Gibraltar, Britain's overseas territory at the foot of the Iberian Peninsula, is the site of a dispute threatening to challenge free movement of the people, one of the four pillars of the treaty of Rome. Currently EU citizens crossing the border between Gibraltar and Spain can be kept waiting for as long as eight hours with two-three hour queues almost the norm. There is absolutely no excuse for such behaviour.
Discrimination against Gibraltar is not new: they waited 25 years to get the right to vote in European Elections and even this required a decision by the European court of human rights in 1999 to force a UK government worried about Madrid's reaction to allow the people of Gibraltar to vote for the first time in June 2004.
Throughout all this period Gibraltar had a better track record of transposing relevant EU directives than a number of member states. One hopes the commission will not allow this issue to fester in the same way.
It's clear that the Spanish actions bear little relation to their ostensive purpose of customs control. The new draconian regime immediately followed a totally unrelated dispute over a new artificial reef built by Gibraltar near the maritime border. After all if it's about controlling smuggling from Gibraltar it's difficult to understand why the queues to enter Gibraltar can be as long as those to leave. Rarely do criminals smuggle goods from high to low tax regimes.
Only after hundreds of complaints by aggrieved citizens and the intervention of both the Gibraltar and UK governments did the commission finally react with a belated fact-finding mission. Many of the facts were already clear.

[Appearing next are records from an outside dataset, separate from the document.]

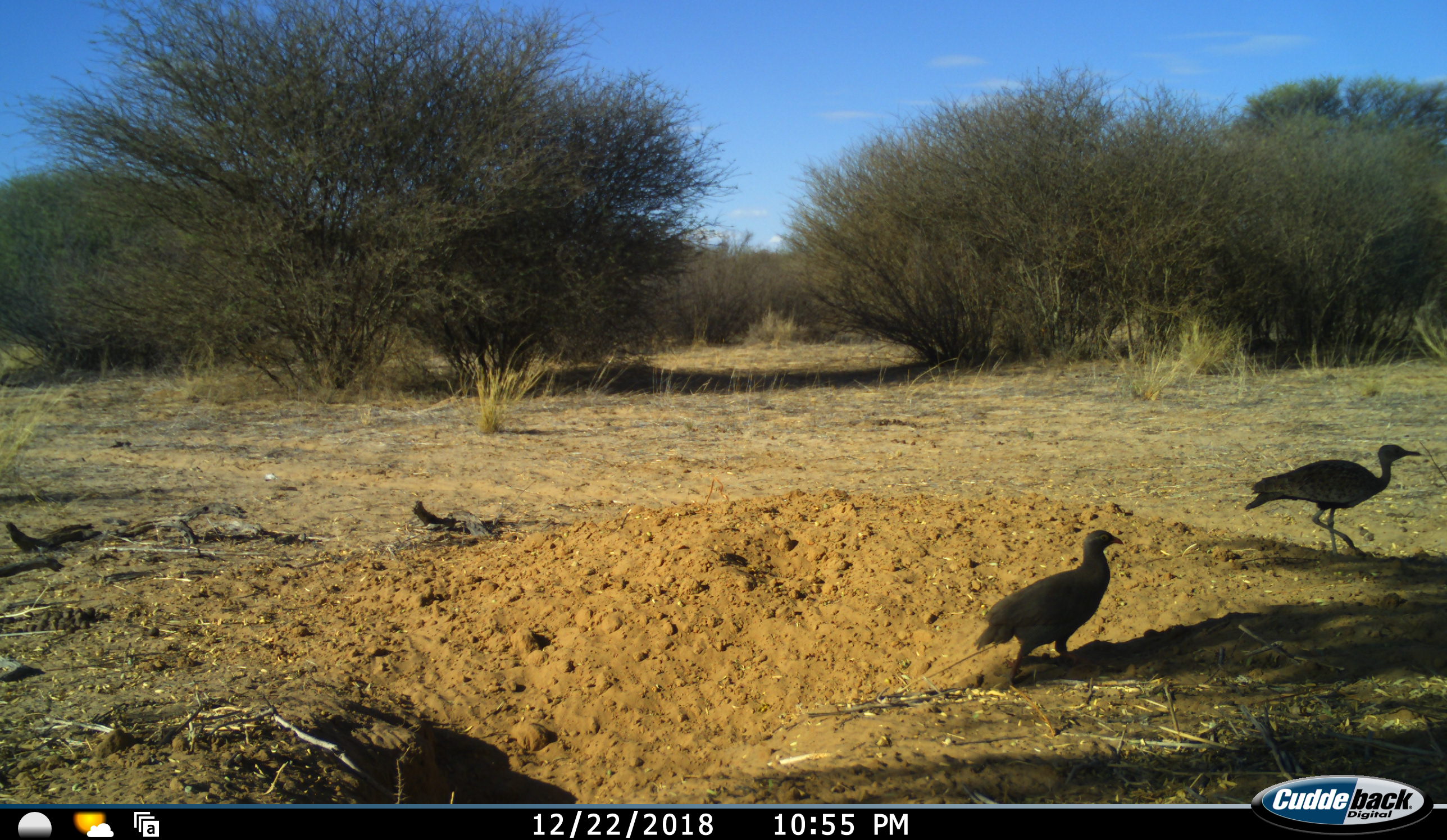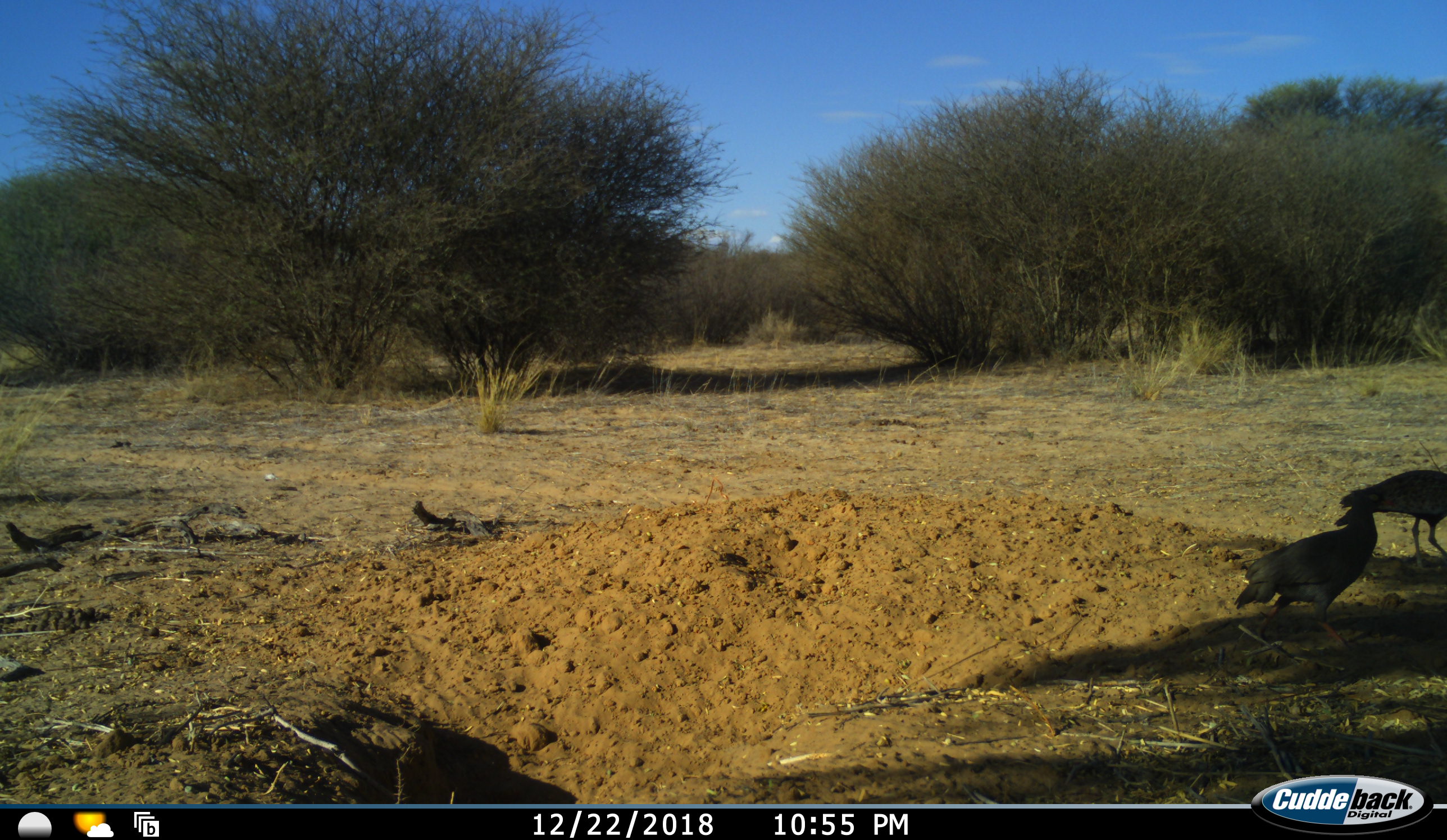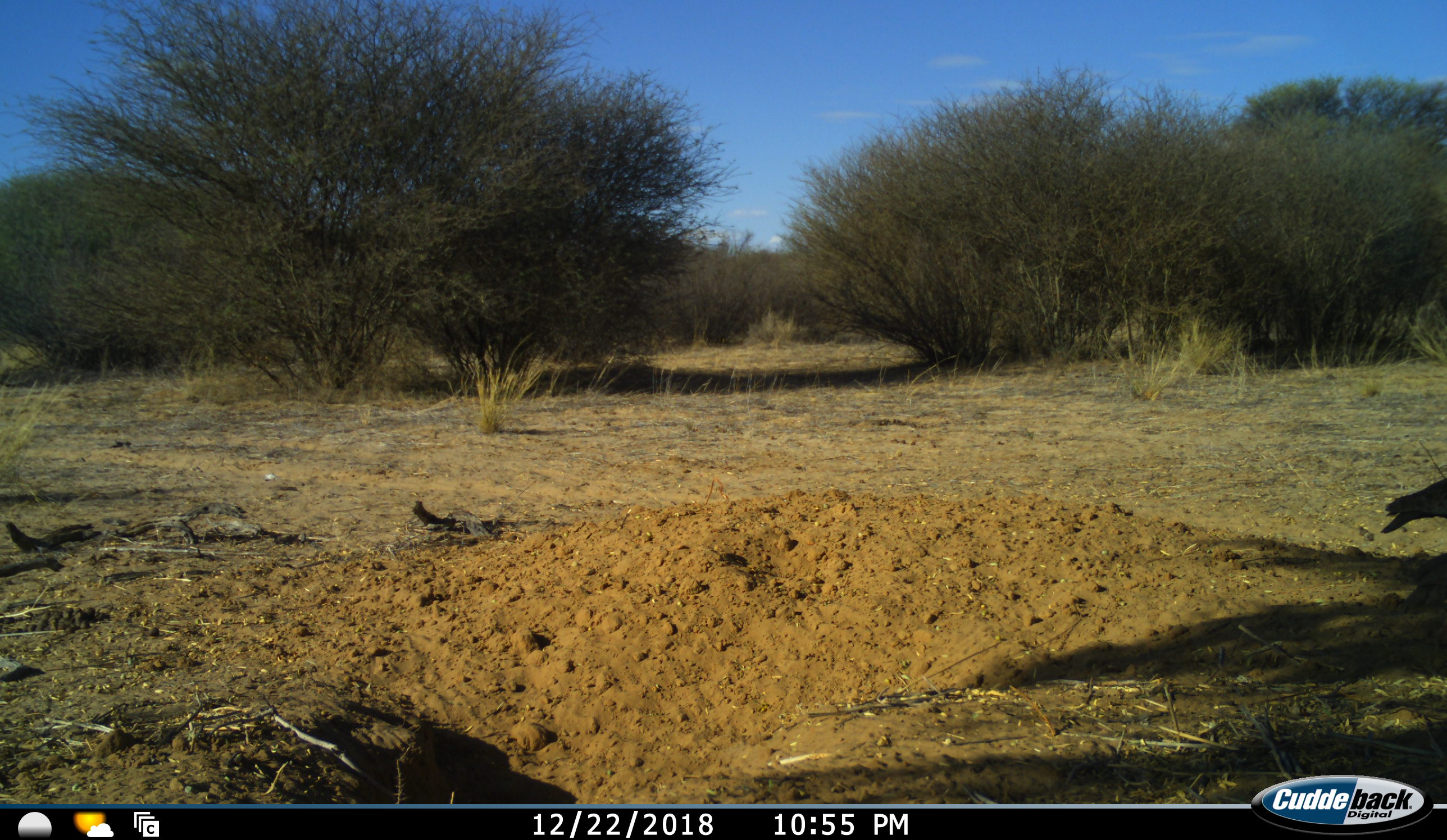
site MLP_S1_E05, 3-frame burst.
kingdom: Animalia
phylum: Chordata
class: Aves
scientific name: Aves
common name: bird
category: birdother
Birdother (bird) (Aves), count 2. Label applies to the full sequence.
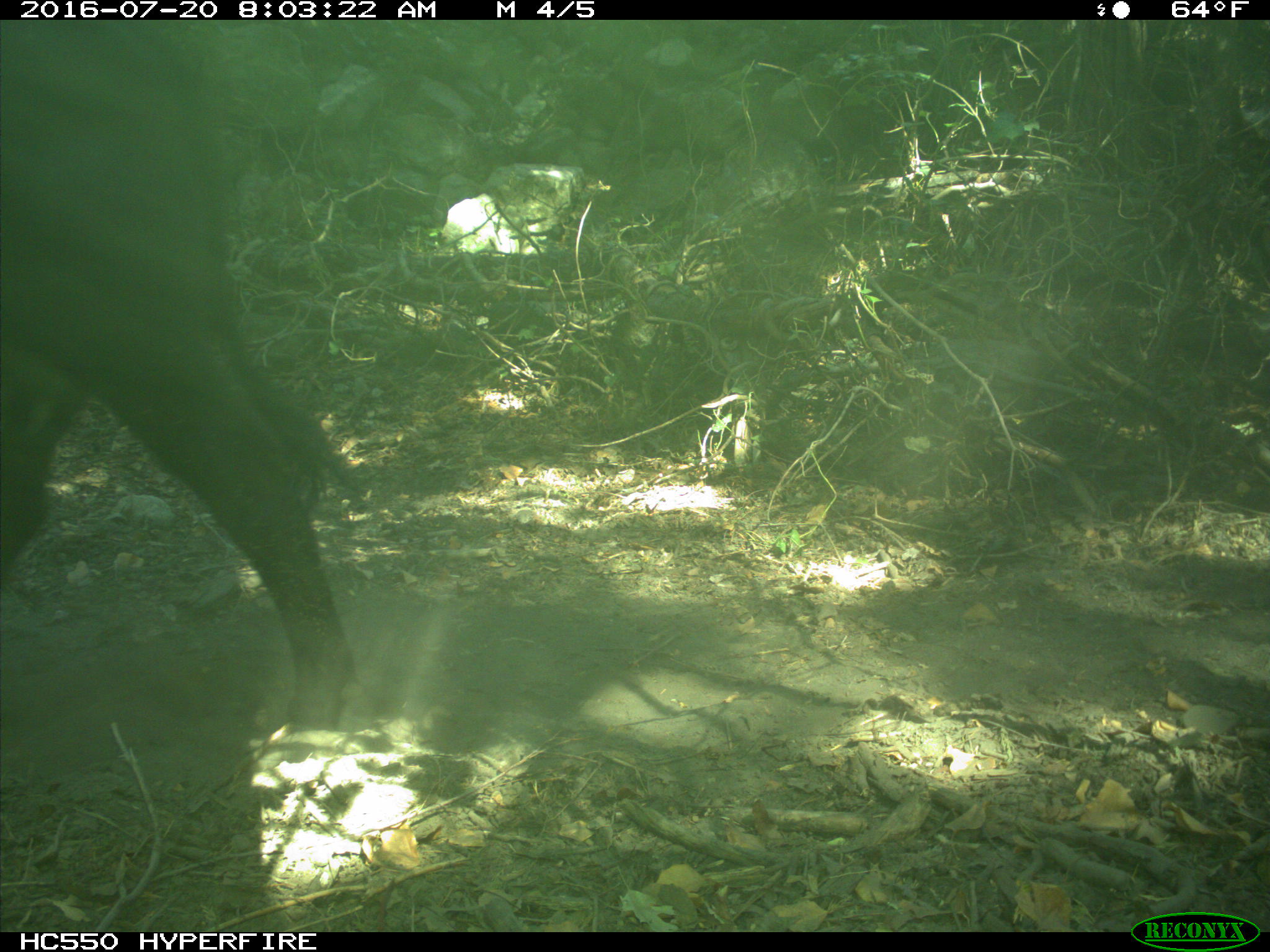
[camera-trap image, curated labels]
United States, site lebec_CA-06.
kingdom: Animalia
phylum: Chordata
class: Mammalia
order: Artiodactyla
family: Bovidae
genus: Bos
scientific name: Bos taurus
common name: domestic cow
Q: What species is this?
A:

Last Summer in answering a question from MEP colleague Claude Moraes the commission clearly laid down Spain's entitlement, 'all people entering and exiting the Schengen area, including those enjoying the union right of free movement, should undergo a minimum check to establish their identities on the basis of the production or presentation of their travel documents'.
The report made a series of recommendations with six-month grace for implementation. The commission has offered financial assistance to the Spanish authorities removing one excuse not to act. Despite this - four months on - little has changed for the better, with now even pedestrian queues hours long of cross-frontier workers, families with children and even disabled people. Spain claims inspections are intelligence-driven, yet Spanish companies regularly receive advanced notice of disruptions. If only all smugglers worked to a timetable.
There is an opportunity for a rising tide to float all ships. Gibraltar's expanding economy in online gaming, financial services and tourism can bring increased prosperity to the wider region with growing demands for cross-border workers and rising incomes spent locally.
The frontier queues threaten Spanish jobs, those who are consistently delayed from getting to work in Gibraltar and those in the Spanish travel industry bringing people to the Rock.
Whatever the endless history in the 21st century people have the right to determine their own futures. Back to the Future was a film not a political programme and the sooner Madrid realises it the better for everyone concerned - including the Spaniards in the region.